*Work task 1*.
Change "HTML file" to "text file" in the part of the post about the CSV encoding error that opens with the words containing "The program currently" and closes with "to str implicitly.", and give that part.
*Work task 2*.
List every item that appears in single quotation marks in the post about the CSV encoding error.
*Work task 3*.
Continue the post about the CSV encoding error from where it stops.

*Document text*.
•••

1

I have captured a large amount of data from numerous CSV files. Certain information has been carved out. One section I have carved out is a section that has a large amount of various text formats. Some of these are emotions and other non standard text.

When outputting this data into a HTML format I have had errors. Currently I have the following error:

UnicodeDecodeError: 'charmap' codec can't decode byte 0X90 in Position: character maps to <undefined>.

The program currently stores information into an Array from a String. The Array is then written to a HTML file.

Any idea how to overcome this issue in Python 3.2 or how to implement a Character buffer?

UPDATE

I have tried the comments below and also done more research.

I have used this code to no avail:

MessageArray.append(Message.encode('ascii', 'ignore'))

But I got the error: TypeError: Cant convert 'bytes' object to str implicitly.

•••

*Dataset content*.

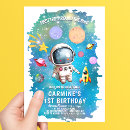 Recherche de exploration invitations Astronaute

•••

*Answer 1*.
The program currently stores information into an Array from a String. The Array is then written to a text file.

Any idea how to overcome this issue in Python 3.2 or how to implement a Character buffer?

UPDATE

I have tried the comments below and also done more research.

I have used this code to no avail:

MessageArray.append(Message.encode('ascii', 'ignore'))

But I got the error: TypeError: Cant convert 'bytes' object to str implicitly.

*Answer 2*.
'charmap', 'ascii', 'ignore', 'bytes'

*Answer 3*.
Zeki Turedi
  • 51
  • 1
  • 4
  • What encoding is your input data in? CSV are text files, they shouldn't contain "raw" binary data. You probably just need to read the CSV files with the correct charset. – millimoose Jul 26 '12 at 14:05
  • 3
    "Code snippets can be supplied if needed." – Yes, please. – Sven Marnach Jul 26 '12 at 14:05
  • There isn't really a "raw" way to encode/decode between an internal representation of unicode strings and binary output. (Except maybe UTF-32 but that's very rarely useful.) You either go between byte arrays and byte arrays (which is not the case here because both CSV and HTML are text formats), or you have to know what encoding your input and output text is in. – millimoose Jul 26 '12 at 14:10
  • I am reading the data using wb. This is due to needing it in as a binary to carve certain parts of the data. – Zeki Turedi Jul 26 '12 at 14:23
  • Please take a look at this issue [http://stackoverflow.com/questions/4545661/unicodedecodeerror-when-redirecting-to-file][1] [1]: http://stackoverflow.com/questions/4545661/unicodedecodeerror-when-redirecting-to-file – Marcin Zaluski Jul 26 '12 at 14:56
  • @MarcinZaluski I have had a look at sys.stdout previously without any luck. I am still quite relatively new to Python so most likely going wrong somewhere. I tried the following code: `Message = sys.stdout.buffer.write(Message_split.encode('utf-8'))` – Zeki Turedi Jul 27 '12 at 06:49
  • "TypeError: Cant convert 'bytes' object to str implicitly." is just Python's way of nudging you to wrap whatever you're doing in str(...). – SilverbackNet Aug 01 '12 at 09:03

1 Answers1

0

I was able to fix my issue by following @SilverbackNet 's comment. Although this did not fix my overall issue as being able to import and convert raw binary data from a CSV but allowed to ignore the data that was bringing me issues.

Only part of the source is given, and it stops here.